### Problem requirements
Repeat the lines of the listing below verbatim, starting at the line that contains "Which among" and ending with the last line of the listing.

### Listing of spatial reasoning questions
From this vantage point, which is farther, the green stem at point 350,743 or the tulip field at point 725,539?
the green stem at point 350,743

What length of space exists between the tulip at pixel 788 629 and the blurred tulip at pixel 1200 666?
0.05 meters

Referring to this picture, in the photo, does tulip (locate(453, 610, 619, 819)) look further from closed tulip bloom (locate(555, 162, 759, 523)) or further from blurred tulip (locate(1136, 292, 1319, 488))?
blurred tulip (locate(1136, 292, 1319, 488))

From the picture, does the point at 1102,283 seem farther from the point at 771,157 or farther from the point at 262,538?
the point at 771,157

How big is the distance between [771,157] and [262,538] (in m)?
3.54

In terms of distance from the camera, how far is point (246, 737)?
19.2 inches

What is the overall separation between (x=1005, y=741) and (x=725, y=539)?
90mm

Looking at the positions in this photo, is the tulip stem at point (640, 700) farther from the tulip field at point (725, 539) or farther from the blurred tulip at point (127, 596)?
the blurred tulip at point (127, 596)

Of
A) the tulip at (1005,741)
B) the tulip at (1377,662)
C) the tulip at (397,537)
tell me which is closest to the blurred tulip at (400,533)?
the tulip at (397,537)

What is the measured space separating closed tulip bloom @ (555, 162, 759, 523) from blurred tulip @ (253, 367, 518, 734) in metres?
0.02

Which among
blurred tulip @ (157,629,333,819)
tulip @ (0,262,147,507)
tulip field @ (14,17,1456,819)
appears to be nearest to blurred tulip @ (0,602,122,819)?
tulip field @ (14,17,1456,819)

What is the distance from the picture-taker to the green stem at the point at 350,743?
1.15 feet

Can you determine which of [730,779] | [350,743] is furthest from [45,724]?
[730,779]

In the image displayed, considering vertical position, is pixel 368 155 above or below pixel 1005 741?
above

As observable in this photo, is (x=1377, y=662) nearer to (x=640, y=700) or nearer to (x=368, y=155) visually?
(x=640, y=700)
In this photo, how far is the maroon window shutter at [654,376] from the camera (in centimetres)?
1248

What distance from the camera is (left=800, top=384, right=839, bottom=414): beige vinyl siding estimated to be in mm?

### Exercise response
Which among
blurred tulip @ (157,629,333,819)
tulip @ (0,262,147,507)
tulip field @ (14,17,1456,819)
appears to be nearest to blurred tulip @ (0,602,122,819)?
tulip field @ (14,17,1456,819)

What is the distance from the picture-taker to the green stem at the point at 350,743?
1.15 feet

Can you determine which of [730,779] | [350,743] is furthest from [45,724]?
[730,779]

In the image displayed, considering vertical position, is pixel 368 155 above or below pixel 1005 741?
above

As observable in this photo, is (x=1377, y=662) nearer to (x=640, y=700) or nearer to (x=368, y=155) visually?
(x=640, y=700)
In this photo, how far is the maroon window shutter at [654,376] from the camera (in centimetres)?
1248

What distance from the camera is (left=800, top=384, right=839, bottom=414): beige vinyl siding estimated to be in mm?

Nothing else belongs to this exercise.